Publicado em 12/6/2011 4:26:12 PM

Mais 43 famílias estão sendo reassentadas na Vila Pantanal

Após esta etapa chega a 168 o número de famílias beneficiadas no local.

O projeto de urbanização da Vila Pantanal está atendendo mais 43 famílias com novas moradias. Nesta terça-feira (6) foram reassentadas seis famílias que viviam em situação de risco social e nas próximas semanas serão entregues as outras 37 unidades. Após esta etapa chega a 168 o número de famílias beneficiadas no local.

“Os moradores reassentados deixam uma situação de miséria e vulnerabilidade extrema e passam a viver em imóveis seguros e regulares, fato que altera o cenário da região ao torná-la mais bonita e eleva a autoestima dos cidadãos, que recomeçam as suas vidas com maior dignidade”, diz o prefeito Luciano Ducci.

A Vila Pantanal é uma das 43 áreas irregulares da cidade onde a Companhia de Habitação popular de Curitiba (Cohab) está executando projetos de urbanização e retirando famílias que moram nas margens de rios. A vila, com 768 domicílios é uma das mais precárias ocupações de Curitiba, pois sua localização, próxima à Área de Preservação Ambiental (APA) do Iguaçu, impedia a execução de infraestrutura e melhorias no local.

Parte das famílias vivia em pontos de alagamentos e junto à faixa de preservação do rio. Elas estão sendo gradativamente transferidas para um novo loteamento implantando na própria área, em ponto onde não há restrições para uso habitacional nem perigo de inundação. As 131 famílias que já foram reassentadas fazem parte de um total de 334 que receberão casas novas.

As demais 434 famílias, que estão em locais que não oferecem riscos, serão contempladas com obras de urbanização no próprio local onde residem. Estão sendo implantadas redes de água, energia elétrica, drenagem, organização do sistema viário e pavimentação.

O projeto tem custo global de R$ 10,1 milhões e está sendo executado com recursos do município e de financiamentos contratados junto ao programa Pró Moradia, do governo federal, e Fonplata (organismo financeiro que atua nos países da bacia do rio da Prata, na América do Sul).

Recomeço – A servente de limpeza Ana Paula dos Reis Amaral, 30 anos, estava vivendo com os três filhos em uma antiga casa de madeira próxima ao rio Iguaçu. Lá permaneceu por oito anos, convivendo com os ratos e o mau cheiro. “Mas o pior de tudo é que a casa estava caindo. Quando chovia forte eu sentia muito medo”, relembra.

Na casa nova ela já planeja as melhorias. “A primeira coisa que vou fazer é erguer o muro. Depois quero arrumar a calçada, para poder deixar tudo bem limpinho. Sonho em ter uma casa bonita, que dê gosto de convidar as pessoas para vir. Agora vou poder realizar essa  vontade”, destaca.
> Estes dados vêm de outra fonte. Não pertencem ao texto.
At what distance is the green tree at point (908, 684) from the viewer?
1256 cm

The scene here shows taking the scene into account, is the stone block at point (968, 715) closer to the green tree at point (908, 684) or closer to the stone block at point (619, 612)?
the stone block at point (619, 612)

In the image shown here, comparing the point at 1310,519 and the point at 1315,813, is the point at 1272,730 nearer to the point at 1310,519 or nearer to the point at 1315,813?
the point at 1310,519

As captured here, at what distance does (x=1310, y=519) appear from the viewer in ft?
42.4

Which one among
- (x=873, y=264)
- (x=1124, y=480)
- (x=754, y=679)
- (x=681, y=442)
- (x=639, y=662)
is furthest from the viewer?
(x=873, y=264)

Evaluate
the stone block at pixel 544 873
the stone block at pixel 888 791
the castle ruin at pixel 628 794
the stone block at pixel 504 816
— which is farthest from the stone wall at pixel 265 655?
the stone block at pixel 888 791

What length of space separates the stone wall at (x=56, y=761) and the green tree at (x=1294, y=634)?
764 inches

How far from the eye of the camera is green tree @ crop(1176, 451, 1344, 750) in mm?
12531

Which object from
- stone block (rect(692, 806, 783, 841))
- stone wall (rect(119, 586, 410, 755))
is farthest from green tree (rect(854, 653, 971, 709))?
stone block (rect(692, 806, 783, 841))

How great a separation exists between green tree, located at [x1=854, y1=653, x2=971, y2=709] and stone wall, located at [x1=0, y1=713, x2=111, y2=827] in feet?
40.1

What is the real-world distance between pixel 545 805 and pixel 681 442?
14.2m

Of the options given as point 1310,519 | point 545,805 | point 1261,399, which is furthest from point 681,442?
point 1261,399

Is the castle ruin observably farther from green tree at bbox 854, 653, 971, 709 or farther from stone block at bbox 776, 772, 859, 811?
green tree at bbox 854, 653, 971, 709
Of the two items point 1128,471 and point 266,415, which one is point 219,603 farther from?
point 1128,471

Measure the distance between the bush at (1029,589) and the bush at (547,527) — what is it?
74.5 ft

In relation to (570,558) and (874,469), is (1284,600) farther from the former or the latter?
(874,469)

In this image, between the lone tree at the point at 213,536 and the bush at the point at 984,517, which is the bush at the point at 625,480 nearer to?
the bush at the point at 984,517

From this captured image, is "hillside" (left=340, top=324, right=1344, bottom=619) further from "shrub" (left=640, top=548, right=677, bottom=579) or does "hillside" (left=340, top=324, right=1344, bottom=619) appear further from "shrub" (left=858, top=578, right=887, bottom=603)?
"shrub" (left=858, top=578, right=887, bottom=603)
A merendeira Cida Freitas, 38 anos, vive há 10 na Vila Pantanal, com o marido Vanderson e um casal de filhos. “A gente vivia em um lugar que dava muita enchente. Era triste, ficar preso em casa sem poder sair e com medo de perder as coisas. Hoje estou muito feliz em receber minha casa nova. Ano que vem pretendo aumentar mais um quarto para ficar um para cada filho”, conta.

O casal Leandro e Joelma Lemes viviam com o filho Osvaldo de apenas um ano em um quarto na casa da mãe dela. “Não tinha espaço para nada, era uma situação muito difícil. A gente tinha vontade de comprar as coisas, mas não podia porque não cabia”, conta ela.

Atendidos com uma nova unidade eles já fazem planos. “Vamos poder comprar móveis e montar o nosso próprio canto. O melhor de tudo é a garantia de saber que teremos o que deixar para o nosso filho”, diz Joelma.

Histórico - A Vila Pantanal surgiu em um terreno da Rede Ferroviária Federal (RFFSA), localizado junto à APA do rio Iguaçu e ao lado de um pátio de manobras de trens. O local hoje é administrado pela ALL (América Latina Logística), empresa que detém a concessão para operação da malha ferroviária do sul do país. Em função da sua localização, a área tem restrições ambientais e de segurança para uso habitacional. Os trilhos do trem funcionam como uma barreira física, impedindo a ligação com o restante do bairro.

Até recentemente, a ocupação não havia recebido nenhuma infraestrutura e não tinha equipamentos comunitários. A partir de 2005, o perfil local começou a mudar, com a instalação de uma escola de 1° grau, uma creche e uma unidade de saúde dentro da área. A instalação destes equipamentos estava prevista no projeto de urbanização e integra a contrapartida aos financiamentos concedidos ao município para a intervenção na área.